Partnering for Financial Sustainability
Kerri Murphy worked with Kolton.J, an eco-vinatge jewelry company in Washington, DC for her practicum. Kolton.J was looking to become a more socially responsible business than its current practice of donating 10% of profits to charity. Kerri laid the groundwork for the creation of a partnership program between Kolton.J and the DC Fashion Foundation, which will create jobs and provide art therapy and other training for disadvantaged women in the Washington, DC area.
Promoting Eco-Tourism in Mexico
Over the course of his practicum, Michael Sayre worked with Solimar International, a tourism consulting firm based in Washington, DC, with the mission of helping businesses, travelers, and destinations develop and connect to sustainable tourism experiences that support environmental conservation, preserve cultural heritage, and enhance the lives of local residents. Michael helped develop the business model for a conservation lodge in Baja California Sur, Mexico focused on attracting impact investors interested in sustainable tourism, as well as an investor outreach strategy for Solimar International’s projects in Mexico along the Texas border.
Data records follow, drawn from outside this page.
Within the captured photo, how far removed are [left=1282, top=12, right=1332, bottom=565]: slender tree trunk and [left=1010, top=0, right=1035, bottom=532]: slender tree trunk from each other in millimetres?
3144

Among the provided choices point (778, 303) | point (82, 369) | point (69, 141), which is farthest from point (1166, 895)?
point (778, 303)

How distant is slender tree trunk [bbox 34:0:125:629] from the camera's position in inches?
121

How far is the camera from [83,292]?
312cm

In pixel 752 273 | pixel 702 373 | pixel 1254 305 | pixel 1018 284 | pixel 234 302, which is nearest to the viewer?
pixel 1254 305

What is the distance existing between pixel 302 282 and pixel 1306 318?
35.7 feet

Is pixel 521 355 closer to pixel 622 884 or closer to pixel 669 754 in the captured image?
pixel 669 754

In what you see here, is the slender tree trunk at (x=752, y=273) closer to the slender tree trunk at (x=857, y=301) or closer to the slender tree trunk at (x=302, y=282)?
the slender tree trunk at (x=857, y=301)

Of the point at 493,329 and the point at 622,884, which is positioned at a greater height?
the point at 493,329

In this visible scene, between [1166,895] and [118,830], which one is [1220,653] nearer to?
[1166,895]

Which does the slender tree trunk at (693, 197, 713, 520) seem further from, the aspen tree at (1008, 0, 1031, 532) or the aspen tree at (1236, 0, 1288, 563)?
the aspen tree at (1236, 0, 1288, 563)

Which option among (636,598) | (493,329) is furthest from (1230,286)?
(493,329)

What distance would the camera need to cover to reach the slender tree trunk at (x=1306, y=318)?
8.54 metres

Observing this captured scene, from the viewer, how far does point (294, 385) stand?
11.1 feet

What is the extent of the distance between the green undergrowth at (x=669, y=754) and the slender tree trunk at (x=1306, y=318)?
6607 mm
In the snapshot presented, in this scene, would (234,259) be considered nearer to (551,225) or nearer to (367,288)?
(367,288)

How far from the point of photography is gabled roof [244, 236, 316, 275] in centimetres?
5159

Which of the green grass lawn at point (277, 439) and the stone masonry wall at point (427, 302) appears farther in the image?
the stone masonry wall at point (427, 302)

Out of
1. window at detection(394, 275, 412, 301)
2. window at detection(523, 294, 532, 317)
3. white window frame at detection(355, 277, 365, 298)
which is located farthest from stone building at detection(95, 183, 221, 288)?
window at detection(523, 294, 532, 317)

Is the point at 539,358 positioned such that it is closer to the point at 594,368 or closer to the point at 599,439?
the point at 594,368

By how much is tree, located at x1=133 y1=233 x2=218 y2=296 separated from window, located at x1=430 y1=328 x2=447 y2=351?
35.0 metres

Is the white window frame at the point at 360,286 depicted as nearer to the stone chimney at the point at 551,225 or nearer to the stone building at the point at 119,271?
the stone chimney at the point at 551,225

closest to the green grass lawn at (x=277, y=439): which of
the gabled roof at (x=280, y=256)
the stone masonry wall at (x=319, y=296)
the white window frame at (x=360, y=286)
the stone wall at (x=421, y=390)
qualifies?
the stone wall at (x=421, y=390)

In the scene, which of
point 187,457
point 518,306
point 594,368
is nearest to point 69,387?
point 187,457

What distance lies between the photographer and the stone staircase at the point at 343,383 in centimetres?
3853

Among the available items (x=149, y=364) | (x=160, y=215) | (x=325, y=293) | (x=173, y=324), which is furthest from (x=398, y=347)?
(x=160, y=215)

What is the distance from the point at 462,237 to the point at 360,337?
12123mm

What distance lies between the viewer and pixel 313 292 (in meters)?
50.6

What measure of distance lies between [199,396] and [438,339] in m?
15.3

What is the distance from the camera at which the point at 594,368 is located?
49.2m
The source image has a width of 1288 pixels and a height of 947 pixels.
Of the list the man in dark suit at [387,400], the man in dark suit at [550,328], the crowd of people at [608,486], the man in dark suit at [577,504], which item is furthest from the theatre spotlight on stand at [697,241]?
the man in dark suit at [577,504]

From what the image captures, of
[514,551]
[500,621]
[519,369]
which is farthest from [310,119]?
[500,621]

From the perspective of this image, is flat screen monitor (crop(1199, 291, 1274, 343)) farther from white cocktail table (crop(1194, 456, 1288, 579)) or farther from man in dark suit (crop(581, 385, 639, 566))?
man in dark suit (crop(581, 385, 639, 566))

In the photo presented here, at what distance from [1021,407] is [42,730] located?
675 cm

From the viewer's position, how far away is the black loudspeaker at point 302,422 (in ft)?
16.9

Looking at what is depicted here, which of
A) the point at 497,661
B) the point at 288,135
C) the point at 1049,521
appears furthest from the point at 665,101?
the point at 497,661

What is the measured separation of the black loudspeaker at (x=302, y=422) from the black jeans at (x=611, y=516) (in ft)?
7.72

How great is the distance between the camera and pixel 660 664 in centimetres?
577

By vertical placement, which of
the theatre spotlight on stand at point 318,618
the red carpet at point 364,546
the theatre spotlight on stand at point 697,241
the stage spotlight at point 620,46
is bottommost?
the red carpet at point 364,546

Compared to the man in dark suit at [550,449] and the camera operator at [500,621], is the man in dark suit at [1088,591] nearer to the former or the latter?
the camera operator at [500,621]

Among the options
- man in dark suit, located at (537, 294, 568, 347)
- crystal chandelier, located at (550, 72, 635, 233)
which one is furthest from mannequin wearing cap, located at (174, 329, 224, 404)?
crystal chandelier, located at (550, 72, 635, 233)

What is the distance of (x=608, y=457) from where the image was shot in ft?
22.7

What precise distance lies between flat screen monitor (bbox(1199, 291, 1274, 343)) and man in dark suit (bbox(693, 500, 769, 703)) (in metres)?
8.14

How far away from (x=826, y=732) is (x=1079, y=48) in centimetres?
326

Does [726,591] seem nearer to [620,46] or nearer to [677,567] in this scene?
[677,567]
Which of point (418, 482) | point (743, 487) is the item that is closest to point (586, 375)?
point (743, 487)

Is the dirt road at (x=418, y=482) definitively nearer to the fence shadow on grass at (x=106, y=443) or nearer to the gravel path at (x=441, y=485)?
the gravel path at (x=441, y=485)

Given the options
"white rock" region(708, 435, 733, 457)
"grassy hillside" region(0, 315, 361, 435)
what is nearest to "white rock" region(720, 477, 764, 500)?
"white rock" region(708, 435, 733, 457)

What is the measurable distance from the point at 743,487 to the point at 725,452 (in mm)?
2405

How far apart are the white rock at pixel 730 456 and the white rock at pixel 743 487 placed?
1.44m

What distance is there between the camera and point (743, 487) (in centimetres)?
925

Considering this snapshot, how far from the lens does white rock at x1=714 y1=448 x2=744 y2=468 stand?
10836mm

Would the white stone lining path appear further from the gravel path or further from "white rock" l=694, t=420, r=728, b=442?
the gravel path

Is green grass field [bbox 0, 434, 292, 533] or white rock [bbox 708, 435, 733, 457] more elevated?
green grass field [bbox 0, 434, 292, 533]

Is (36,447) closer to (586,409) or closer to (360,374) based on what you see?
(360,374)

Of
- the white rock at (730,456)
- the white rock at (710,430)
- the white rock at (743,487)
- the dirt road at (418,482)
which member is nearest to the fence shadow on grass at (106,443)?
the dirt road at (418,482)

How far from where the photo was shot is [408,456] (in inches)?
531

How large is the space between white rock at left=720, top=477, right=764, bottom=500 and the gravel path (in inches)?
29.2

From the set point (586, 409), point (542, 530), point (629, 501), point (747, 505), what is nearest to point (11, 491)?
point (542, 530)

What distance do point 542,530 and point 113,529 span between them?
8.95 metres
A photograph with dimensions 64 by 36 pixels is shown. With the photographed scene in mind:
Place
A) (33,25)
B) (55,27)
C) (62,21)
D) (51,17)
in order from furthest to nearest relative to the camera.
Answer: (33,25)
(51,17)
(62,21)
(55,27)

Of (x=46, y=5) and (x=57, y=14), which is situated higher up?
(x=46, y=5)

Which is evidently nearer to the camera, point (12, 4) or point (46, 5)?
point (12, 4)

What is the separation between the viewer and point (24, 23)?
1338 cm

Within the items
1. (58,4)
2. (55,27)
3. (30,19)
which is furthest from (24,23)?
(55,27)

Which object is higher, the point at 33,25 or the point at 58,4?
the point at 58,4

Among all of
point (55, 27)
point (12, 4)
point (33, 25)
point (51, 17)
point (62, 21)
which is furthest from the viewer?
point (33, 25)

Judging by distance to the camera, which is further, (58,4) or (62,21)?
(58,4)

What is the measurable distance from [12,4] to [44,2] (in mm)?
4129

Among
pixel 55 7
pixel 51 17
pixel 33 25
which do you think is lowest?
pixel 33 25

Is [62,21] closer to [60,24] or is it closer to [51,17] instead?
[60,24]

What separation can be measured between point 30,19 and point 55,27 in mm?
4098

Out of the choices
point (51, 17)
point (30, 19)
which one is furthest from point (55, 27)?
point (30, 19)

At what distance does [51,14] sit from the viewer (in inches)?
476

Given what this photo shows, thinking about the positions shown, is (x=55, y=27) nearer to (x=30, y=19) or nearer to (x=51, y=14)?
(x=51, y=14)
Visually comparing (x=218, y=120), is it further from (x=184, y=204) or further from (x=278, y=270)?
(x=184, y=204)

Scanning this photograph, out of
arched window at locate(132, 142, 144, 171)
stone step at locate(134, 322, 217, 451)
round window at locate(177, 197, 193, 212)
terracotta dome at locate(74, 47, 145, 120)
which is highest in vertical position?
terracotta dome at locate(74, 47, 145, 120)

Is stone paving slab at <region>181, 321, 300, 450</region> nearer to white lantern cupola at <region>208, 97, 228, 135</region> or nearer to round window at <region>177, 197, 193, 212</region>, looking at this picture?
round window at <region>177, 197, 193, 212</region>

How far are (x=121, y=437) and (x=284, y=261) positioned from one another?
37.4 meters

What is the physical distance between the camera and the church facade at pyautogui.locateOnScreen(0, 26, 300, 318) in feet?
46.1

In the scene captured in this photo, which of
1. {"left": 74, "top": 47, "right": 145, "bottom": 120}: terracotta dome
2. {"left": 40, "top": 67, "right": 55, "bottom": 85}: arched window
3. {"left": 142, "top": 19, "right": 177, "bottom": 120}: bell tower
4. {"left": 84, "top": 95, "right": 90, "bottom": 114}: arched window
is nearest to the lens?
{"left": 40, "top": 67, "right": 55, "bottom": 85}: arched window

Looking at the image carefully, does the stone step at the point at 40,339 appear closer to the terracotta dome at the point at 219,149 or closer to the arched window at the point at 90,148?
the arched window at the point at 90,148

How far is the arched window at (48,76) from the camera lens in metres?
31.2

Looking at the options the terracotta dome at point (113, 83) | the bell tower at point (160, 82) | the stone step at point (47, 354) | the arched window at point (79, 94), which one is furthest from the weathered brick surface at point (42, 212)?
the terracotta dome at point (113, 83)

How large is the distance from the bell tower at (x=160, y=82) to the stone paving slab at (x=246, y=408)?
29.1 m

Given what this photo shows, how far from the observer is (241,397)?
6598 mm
Providing Entrepreneurship Training to Immigrant Women
Sara Seavey worked with Empowered Women International (EWI), a Washington DC- area nonprofit that provides entrepreneurship and skills training to immigrant, refugee, and low-income women, and improves the women’s self-sufficiency. She rebuilt EWI’s monitoring and evaluation system so that EWI can better translate the social, economic, and community impact of their Entrepreneurship Training for Success (ETS) program. Ms. Seavey also worked with EWI to build up their organizational capacity by creating a procedural manual for staff for the M&E system, and conducted research that can be included in grant applications so that EWI can receive more funding from foundations
Reducing the Risks in Investing in Clean Cooking in East Africa
Stevie Valdez worked with the Global Alliance for Clean Cookstoves, a public-private initiative of the United Nations Foundation to provide infrastructure and guidance on their grant investments into the clean cooking sector, helping to bridge the gap between grant and impact investments. Stevie created an impact investment database, reporting template for grantees, investment readiness tools, and a growth stage assessments of many of their partners in East Africa. She was able to use the growth stage assessments to create a regionally appropriate fund for the growth of clean cooking businesses in East Africa.
Increasing Higher Education Attainment and Youth Employability
Setra Yappi founded Sarjana.co.id, an online “one-stop shop” providing free admissions information at Indonesian universities to bridge the gap between Indonesian high school students and resources that empower them to pursue college education. The mission is to increase higher education attainment and youth’s employability in Indonesia. It was a multi-stakeholder initiative, where Sarjana.co.id works with schools and universities nationally, as well as youth organizations and businesses. Setra’s practicum was designed to explore the operational principles of a cooperative model and apply them to Sarjana.co.id as a social enterprise. Challenges to doing this were identified which involved Sarjana's business model needing to be enhanced so its regulations and organizational culture would allow democratic decision making and profit sharing by its employees.